**WORK REQUIRED**
In each item below, swap every instance of "small structure" for "small building" and leave the rest of the lines unchanged.

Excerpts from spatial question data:
——

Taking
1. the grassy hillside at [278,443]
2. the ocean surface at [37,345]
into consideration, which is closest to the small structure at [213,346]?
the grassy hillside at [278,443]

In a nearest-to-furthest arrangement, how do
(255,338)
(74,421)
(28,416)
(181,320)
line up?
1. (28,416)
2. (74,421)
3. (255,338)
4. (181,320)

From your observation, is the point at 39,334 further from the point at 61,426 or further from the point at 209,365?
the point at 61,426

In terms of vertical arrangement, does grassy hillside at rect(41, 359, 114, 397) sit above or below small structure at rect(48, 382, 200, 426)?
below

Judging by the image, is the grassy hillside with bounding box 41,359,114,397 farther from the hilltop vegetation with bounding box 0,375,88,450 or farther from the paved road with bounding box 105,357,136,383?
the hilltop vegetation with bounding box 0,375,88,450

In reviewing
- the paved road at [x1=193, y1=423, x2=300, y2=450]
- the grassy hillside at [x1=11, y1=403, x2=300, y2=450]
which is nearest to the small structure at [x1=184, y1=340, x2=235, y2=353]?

——

**SOLUTION TO THIS TASK**
Taking
1. the grassy hillside at [278,443]
2. the ocean surface at [37,345]
into consideration, which is closest to the small building at [213,346]?
the grassy hillside at [278,443]

In a nearest-to-furthest arrangement, how do
(255,338)
(74,421)
(28,416)
(181,320)
line up?
1. (28,416)
2. (74,421)
3. (255,338)
4. (181,320)

From your observation, is the point at 39,334 further from the point at 61,426 or further from the point at 209,365?
the point at 61,426

In terms of vertical arrangement, does grassy hillside at rect(41, 359, 114, 397) sit above or below small building at rect(48, 382, 200, 426)?
below

Judging by the image, is the grassy hillside with bounding box 41,359,114,397 farther from the hilltop vegetation with bounding box 0,375,88,450 or farther from the paved road with bounding box 105,357,136,383?
the hilltop vegetation with bounding box 0,375,88,450

In reviewing
- the paved road at [x1=193, y1=423, x2=300, y2=450]
- the grassy hillside at [x1=11, y1=403, x2=300, y2=450]
which is nearest to the small building at [x1=184, y1=340, x2=235, y2=353]?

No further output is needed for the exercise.